For a few weeks I thought I might vote for John McCain despite McCain-Feingold. But his behavior on the Big Bailout makes that unlikely.
One thing I’ve never liked about McCain is his adoption of Theodore Roosevelt as a role model. I consider Roosevelt an attractive personality but a terrible president.
I’ve read several biographies of TR and have some of them on my bookshelf. But George Will tells a few things about him that I hadn’t known before. Somehow I had not known that his ideology was so collectivist. Will describes it thusly:
TR wanted the body politic to be one body, whose head was the president. He disregarded civil society — the institutions that mediate between individuals and the state, insulating them from dependence and coercion. He had a Rousseauan notion that the individual could become free only through immersion in the collective.
He doesn’t use the word “fascist,” but one can see that proto-fascism was already in the air in the decades before the actual thing arrived.
Will points out that one thing that might save McCain from being as bad as TR is his lack of brain wattage:
He is a kindred spirit of the impulsive Rough Rider, but the visceral McCain is rescued from some of TR’s excesses by not having TR’s overflowing cupboard of ideas.
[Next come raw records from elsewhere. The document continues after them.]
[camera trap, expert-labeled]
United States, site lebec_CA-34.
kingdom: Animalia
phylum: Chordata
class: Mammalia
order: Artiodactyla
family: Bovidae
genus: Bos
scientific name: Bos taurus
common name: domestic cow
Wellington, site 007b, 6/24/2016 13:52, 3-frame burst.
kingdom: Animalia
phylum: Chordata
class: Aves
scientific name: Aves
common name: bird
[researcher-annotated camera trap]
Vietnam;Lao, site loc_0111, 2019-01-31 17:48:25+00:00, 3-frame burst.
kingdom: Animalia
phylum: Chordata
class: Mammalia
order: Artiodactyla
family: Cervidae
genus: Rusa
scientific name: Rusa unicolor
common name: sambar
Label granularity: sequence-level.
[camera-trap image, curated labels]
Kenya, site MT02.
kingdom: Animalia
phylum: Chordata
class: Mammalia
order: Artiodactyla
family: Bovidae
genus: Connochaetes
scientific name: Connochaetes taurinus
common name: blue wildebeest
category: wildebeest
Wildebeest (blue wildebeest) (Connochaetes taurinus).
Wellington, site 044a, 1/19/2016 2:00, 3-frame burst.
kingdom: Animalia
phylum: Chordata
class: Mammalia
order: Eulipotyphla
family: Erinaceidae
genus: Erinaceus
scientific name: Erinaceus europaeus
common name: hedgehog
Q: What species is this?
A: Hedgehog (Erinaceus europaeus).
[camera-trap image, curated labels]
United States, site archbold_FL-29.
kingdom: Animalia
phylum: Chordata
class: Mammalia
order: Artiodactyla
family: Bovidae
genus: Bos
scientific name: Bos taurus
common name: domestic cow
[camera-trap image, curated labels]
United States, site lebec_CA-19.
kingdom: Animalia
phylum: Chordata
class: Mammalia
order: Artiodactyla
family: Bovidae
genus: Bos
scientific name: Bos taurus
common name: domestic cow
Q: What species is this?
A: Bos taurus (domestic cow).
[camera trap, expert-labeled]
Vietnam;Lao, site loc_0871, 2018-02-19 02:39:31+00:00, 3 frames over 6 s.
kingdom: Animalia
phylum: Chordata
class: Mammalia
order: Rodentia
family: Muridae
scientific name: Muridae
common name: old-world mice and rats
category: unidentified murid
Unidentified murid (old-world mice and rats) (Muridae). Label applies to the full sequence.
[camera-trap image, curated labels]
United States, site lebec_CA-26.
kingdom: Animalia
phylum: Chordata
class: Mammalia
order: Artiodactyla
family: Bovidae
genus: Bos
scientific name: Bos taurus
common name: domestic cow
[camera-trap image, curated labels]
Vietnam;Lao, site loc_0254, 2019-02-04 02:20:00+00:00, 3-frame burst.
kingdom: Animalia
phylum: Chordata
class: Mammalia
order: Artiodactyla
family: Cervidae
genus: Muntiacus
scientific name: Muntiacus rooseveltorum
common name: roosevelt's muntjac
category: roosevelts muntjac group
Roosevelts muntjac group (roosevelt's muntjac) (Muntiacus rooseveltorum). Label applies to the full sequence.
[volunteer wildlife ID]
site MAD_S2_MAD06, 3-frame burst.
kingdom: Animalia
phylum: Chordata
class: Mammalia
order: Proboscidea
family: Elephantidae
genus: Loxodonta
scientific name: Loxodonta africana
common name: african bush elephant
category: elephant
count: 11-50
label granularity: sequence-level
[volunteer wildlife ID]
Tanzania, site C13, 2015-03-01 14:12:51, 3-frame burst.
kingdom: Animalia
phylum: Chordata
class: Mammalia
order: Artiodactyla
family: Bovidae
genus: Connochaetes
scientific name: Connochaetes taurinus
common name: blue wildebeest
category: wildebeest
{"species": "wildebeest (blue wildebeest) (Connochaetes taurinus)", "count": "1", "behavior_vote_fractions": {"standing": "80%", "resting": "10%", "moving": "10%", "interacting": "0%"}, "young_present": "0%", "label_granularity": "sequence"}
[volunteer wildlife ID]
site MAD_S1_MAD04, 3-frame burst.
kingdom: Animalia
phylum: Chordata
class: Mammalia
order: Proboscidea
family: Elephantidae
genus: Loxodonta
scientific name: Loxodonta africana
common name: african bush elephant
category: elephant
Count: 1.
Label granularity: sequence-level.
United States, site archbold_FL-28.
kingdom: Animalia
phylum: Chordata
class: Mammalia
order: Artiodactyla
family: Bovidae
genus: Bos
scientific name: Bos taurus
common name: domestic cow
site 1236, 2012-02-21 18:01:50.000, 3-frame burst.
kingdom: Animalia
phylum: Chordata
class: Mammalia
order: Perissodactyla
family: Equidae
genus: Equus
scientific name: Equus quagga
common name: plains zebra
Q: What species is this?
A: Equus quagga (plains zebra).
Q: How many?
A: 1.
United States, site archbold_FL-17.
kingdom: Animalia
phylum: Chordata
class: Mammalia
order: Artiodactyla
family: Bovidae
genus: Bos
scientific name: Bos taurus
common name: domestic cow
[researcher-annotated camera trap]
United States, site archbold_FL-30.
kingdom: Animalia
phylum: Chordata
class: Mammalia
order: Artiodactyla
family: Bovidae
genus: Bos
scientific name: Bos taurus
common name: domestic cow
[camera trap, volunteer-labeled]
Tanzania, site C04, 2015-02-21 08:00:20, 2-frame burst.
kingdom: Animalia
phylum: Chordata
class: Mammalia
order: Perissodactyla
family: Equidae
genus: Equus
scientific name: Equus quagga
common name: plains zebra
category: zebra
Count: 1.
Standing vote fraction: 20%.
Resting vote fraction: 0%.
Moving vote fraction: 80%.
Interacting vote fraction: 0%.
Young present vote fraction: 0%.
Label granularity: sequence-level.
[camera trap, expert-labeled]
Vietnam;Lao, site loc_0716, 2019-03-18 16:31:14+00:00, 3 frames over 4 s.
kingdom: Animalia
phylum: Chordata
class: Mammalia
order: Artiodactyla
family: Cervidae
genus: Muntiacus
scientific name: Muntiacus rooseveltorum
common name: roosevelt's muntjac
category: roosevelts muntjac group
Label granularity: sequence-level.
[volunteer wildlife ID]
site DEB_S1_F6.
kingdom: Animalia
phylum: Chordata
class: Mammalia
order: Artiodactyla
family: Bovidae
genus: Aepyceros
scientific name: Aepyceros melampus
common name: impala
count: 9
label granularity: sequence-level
It’s not that Obama isn’t even worse than McCain. But here’s what will be better than electing Obama’s opponent:
Let Obama become president, but also work to defeat those Republicans in Congress who would be likely to vote with him. Republicans can do more to stop his brand of fascism by standing firm and united in saying no. The left will not enact sweeping collectivist proposals if they don’t have bipartisan support. They know their ideas will fail, and they need Republican sponsors so they will have someone on whom to blame those failures (as is now happening with the failures of the financial system). A principled, committed minority — selected in large part from those who stood firm against the Big Bailout — will do more to stop our country’s descent into oppression than would the election of McCain as a mild alternative to Obama’s extremism.
Don’t believe it? Then look at what a minority of Congresspersons did to stop Hillary’s health care plan.